Quarante-et-une illustrations, qui sont de toute beauté, accompagnent le texte; un catalogue complet des œuvres de Botticelli, classées d'après les pays qui les possèdent dans leurs musées, termine l'ouvrage.

Si toutes les monographies d'artistes, éditées par M. Bell (1), ressemblent au Botticelli de M. Streeter, il n'est pas de collection qui mérite d'être mieux recommandée.

(1) Ouvrages parus : Bernardino Luini, Velasquez, Andrea del Sarto, Luca Signorelli, Raphael, Carlo Crivelli, Correggio, Donatello, Perugino, Sodoma, Luca della Robbia, Giorgione, Memlinc, Piero della Francesca, Pintoricchio, Francia, Brunelleschi, Rembrandt, Mantegna, Giotto, Wilki, Gerard Dou, Watteau, Botticelli.

Le joli livre, de tenue si luxueuse, que la librairie G. Newnes, de Londres, consacre aussi à Botticelli (The Work of Botticelli) ne veut être qu'un recueil de reproductions augmenté d'une biographie par R. Dovey. Plus de soixante belles photogravures sont ici réunies. L'ouvrage ne coûte que 4 sh. M. LAURENT.

PÉDAGOGIE ET MÉTHODOLOGIE.

91.-H. De Raaf, Herbart's Paedagogiek (Umriss paedagogischer Vorlesungen), toegelicht en aangevuld uit andere geschriften van den schrijver. Groningen, Noordhoff, 1903. VIII-256 pp. 3,25 fr. Les doctrines de Herbart, qui sont restées ensevelies pendant près d'un demi-siècle dans les écrits de l'auteur, dont la langue serrée, abstraite et personnelle n'attirait guère les chercheurs de trésors pédagogiques, ont commencé à se répandre surtout depuis la fondation de l'école herbartienne vers 1860. Leur succès s'est accentué graduellement, et aujourd'hui, elles jouissent d'une faveur marquée, si l'on en juge par leur application dans bon nombre de livres classiques allemands et leur diffusion à l'étranger, dans presque tous les pays du monde. En 1894, Pinloche publia une traduction française des principales œuvres de Herbart; en 1899, le Musée Belge a exposé dans une série d'articles, les principes didactiques de l'école herbartienne illustrés d'une application pratique; voici la Hollande qui nous donne une traduction en langue néerlandaise.

++++++++++

-- QUESTION POSÉE 1 --
D'après l'extrait présenté, en quelle année Pinloche publia-t-il une traduction française des principales œuvres de Herbart ?
-- QUESTION POSÉE 2 --
Reproduisez à l'identique le passage de l'extrait présenté qui commence par « Quarante-et-une illustrations, qui » et se poursuit jusqu'à « musées, termine l'ouvrage. ».

++++++++++

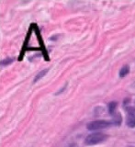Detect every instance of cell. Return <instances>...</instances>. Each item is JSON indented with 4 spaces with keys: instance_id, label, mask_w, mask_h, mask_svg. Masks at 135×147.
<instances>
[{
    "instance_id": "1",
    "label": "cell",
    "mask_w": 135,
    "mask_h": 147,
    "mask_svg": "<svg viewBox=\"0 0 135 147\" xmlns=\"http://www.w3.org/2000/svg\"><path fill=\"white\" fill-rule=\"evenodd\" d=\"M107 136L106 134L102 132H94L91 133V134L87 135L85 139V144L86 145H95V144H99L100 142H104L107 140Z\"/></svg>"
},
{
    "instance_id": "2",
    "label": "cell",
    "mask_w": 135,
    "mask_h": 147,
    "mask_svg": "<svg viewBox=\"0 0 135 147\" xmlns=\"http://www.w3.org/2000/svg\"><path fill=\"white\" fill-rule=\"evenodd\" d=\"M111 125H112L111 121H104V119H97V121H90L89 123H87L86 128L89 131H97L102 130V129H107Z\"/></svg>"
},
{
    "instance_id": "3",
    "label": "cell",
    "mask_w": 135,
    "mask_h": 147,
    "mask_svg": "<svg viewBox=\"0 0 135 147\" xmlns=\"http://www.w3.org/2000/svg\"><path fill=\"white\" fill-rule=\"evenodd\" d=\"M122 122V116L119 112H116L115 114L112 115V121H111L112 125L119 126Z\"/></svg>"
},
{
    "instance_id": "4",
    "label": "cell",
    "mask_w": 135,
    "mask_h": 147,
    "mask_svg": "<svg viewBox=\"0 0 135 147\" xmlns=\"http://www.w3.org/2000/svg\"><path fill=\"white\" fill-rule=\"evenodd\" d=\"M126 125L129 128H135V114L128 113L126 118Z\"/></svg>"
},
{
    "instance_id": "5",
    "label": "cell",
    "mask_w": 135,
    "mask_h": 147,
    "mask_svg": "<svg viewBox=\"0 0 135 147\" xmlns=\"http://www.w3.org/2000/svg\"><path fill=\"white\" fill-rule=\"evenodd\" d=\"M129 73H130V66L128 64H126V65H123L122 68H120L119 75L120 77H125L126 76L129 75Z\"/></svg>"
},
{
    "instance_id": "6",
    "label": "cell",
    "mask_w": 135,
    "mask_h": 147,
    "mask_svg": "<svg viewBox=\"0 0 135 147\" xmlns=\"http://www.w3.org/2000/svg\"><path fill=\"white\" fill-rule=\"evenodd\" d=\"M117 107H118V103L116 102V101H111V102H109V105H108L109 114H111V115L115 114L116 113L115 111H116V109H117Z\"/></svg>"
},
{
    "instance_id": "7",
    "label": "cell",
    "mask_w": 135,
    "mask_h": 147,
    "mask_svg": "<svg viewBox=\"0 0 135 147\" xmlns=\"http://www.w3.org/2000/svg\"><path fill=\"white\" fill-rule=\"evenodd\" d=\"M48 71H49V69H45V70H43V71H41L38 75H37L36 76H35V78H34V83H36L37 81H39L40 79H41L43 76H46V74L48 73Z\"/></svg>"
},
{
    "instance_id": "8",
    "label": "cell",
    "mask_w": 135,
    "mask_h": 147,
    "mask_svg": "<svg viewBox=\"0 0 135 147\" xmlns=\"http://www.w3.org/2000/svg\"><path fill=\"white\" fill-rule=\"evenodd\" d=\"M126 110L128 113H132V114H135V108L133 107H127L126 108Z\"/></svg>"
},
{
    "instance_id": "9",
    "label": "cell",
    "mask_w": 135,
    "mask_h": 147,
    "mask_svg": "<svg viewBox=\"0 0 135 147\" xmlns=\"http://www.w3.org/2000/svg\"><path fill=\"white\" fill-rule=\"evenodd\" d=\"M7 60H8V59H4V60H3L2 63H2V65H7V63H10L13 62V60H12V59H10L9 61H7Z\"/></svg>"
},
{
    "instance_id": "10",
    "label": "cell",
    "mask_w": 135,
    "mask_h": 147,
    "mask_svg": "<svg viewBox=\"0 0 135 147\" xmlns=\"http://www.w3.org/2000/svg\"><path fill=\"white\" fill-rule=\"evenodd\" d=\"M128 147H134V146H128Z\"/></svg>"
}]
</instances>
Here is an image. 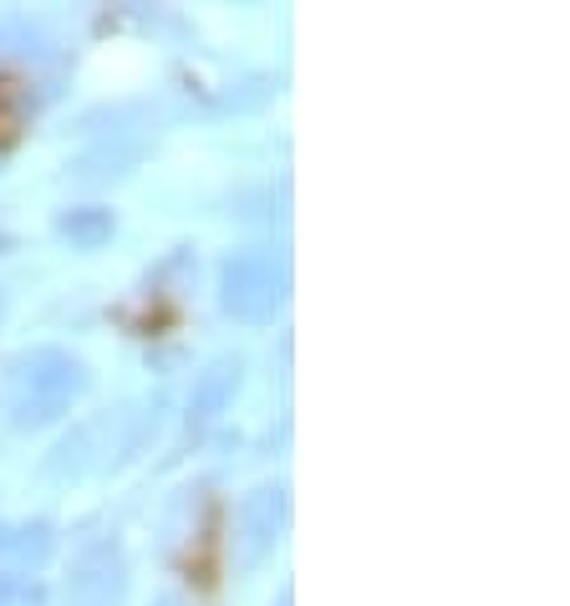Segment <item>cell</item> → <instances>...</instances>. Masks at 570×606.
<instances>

++++++++++

-- RÉPONSE 1 --
En 1894.

-- RÉPONSE 2 --
Quarante-et-une illustrations, qui sont de toute beauté, accompagnent le texte; un catalogue complet des œuvres de Botticelli, classées d'après les pays qui les possèdent dans leurs musées, termine l'ouvrage.